The idea of totally eliminating all of the world’s trauma—in under fifty years!—seems a little loony. (Imagine generalissimos in tie-dye headbands pushing little white doves across a map of the world with riding crops.) It’s the sort of wide-eyed overpromise that feels simultaneously consistent with woo-woo human potential workshops and Big Pharma brochures hyping hot new prescriptions. Even if MDMA alone is terrifically effective in reducing symptoms of PTSD, it’s not 100 percent effective. But in the shorter term, the benefits radiate far beyond clinics and therapists’ couches.

MDMA’s war on the war on the drugs—and that of psychedelic medicine writ large—is unique not only because the drugs seem to be winning but because the drugs are winning on their own terms. Moving MDMA from Schedule I (containing drugs with a perceived “high potential for abuse”) to Schedule III (“a moderate to low potential for physical and psychological dependence”) would see it filed alongside Tylenol with codeine. And when’s the last time you heard of someone getting pinched for holding a baggie of Tylenol with codeine? Recreational users will no longer be punished to the fullest extent of the law for popping their pill of choice and twisting their melon to “Voodoo Ray.”

Ex-Marines like Juliana Mercer and Ryan Roberts are thus proving the tip of the spear on another front. The wonderful indications in the treatment of PTSD in military veterans have also undermined the reigning rhetoric of the war on drugs, calling attention to its most galling hypocrisies. They’ve stirred deeper conversations about the efficacy, and absurdity, of a nation whose geopolitical ambitions are enforced through a grinding forever war. However uneasy, there seems to be a détente—even a synthesis, in chemical terms—between the far-out countercultural fantasies of Esalen graduates and the more hard-nosed veterans teeming in VA hospitals. A seasoned hippie sharing a proverbial handshake with Dan Crenshaw may well give many counterculturists the creeps, but the rewards are, fingers crossed, worthwhile.

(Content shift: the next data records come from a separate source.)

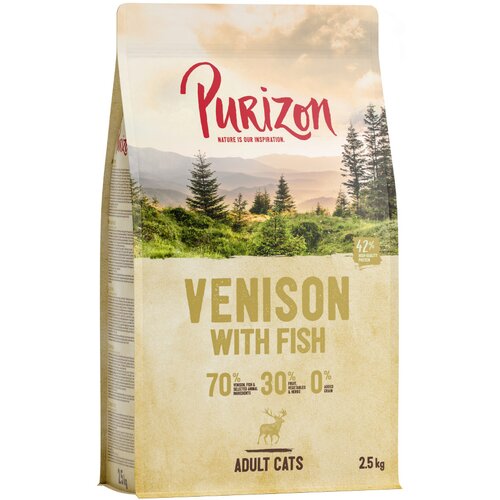 Purizon Adult jelen i riba – bez žitarica - 2,5 kg Cijene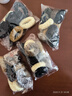 儿童高弹力加粗发圈加厚不伤发皮筋发夹高马尾无接缝头绳简约丸子 加粗加弹玉米花混装色20个 实拍图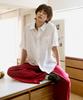 Seteo Lawton Lining Track Pants Burgundy
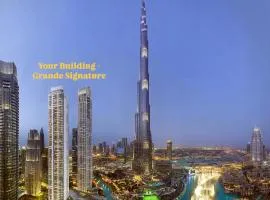 Best View In Dubai With FULL Burj Khalifa, Fountains, Park View, Next to Dubai Mall and Opera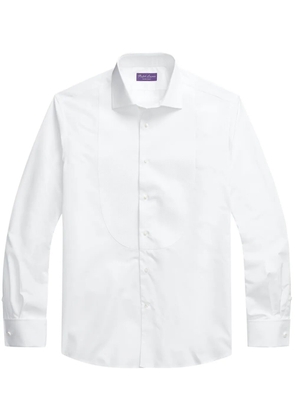 Ralph Lauren Purple Label cotton shirt - White
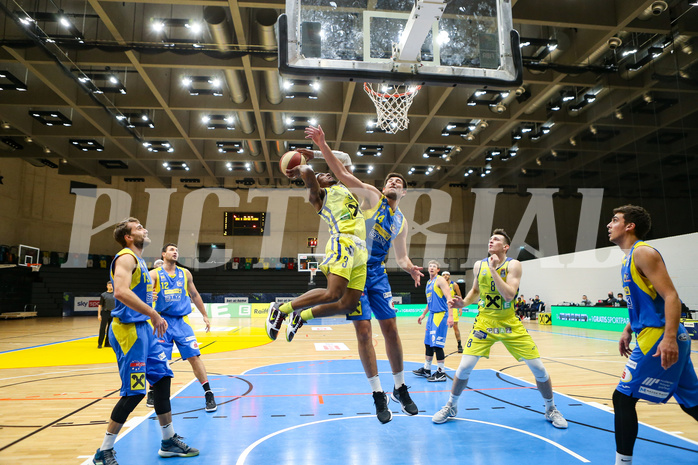 Basketball Superliga 20120/21, Grunddurchgang 9.Runde UBSC Graz vs. SKN St.Pölten


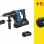 BOSCH Περιστροφικό Πιστολέτο GBH 36 VF-LI Plus με 3η μπαταρία σε L-Boxx - 0611907004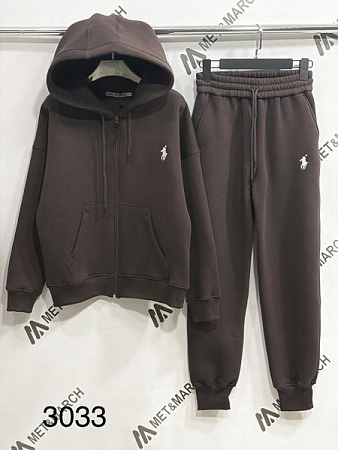 Костюм Спорт Met&March 3033 brown - делук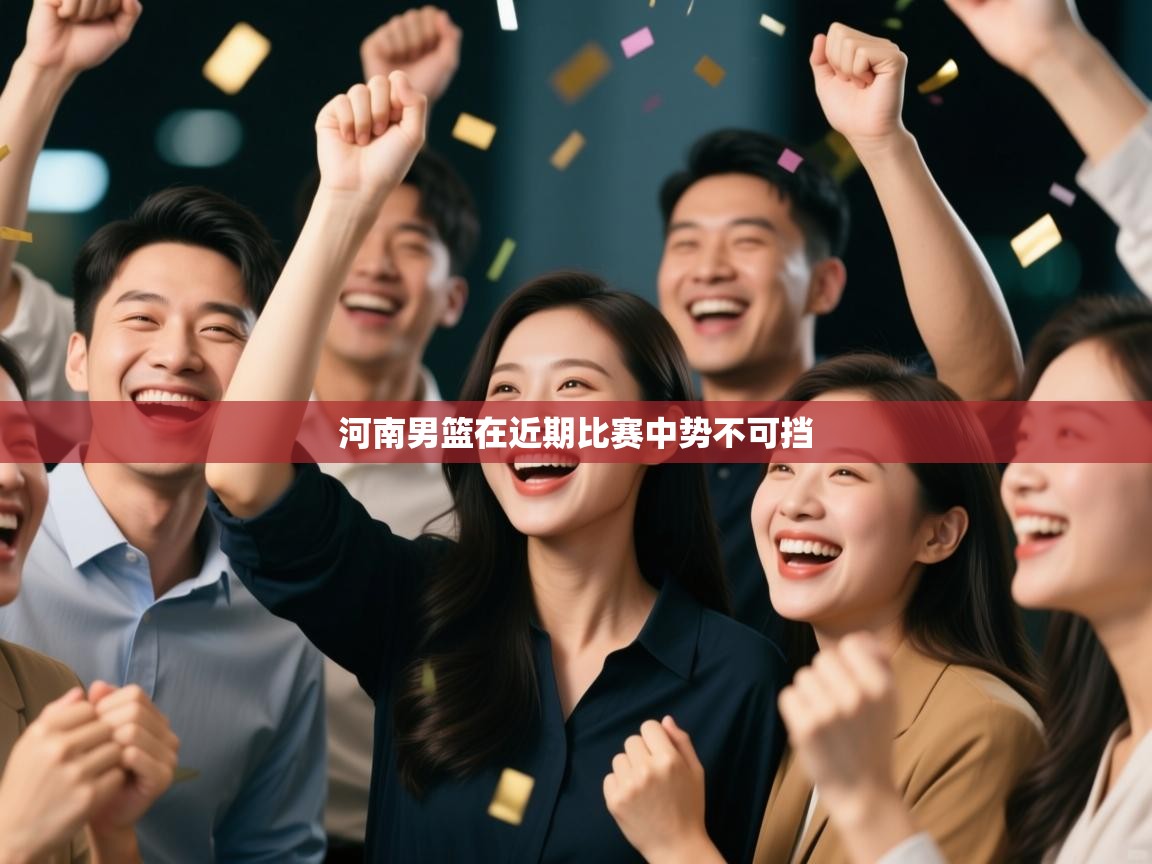 河南男篮在近期比赛中势不可挡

Psychedelic and empathogenic compounds are prized for their ability to foster what is sometimes called “self-transcendence,” or a “quantum shift” in the understanding of the self. For Roberts, the drugs’ effect is even simpler, if no less profound. MDMA worked wonders in helping him recover a better version of himself: the eighteen-year-old kid folding soft pretzels at the mall, before being targeted, recruited, and trained into an unfeeling automaton. “Not everybody has had the opportunity to heal in the way that I have,” he says. As for any worry that the MDMA could lead him to reignite his state-sponsored sociopathy, he is steadfast in his refusal. “Participating in the military-industrial complex? No. Absolutely not.”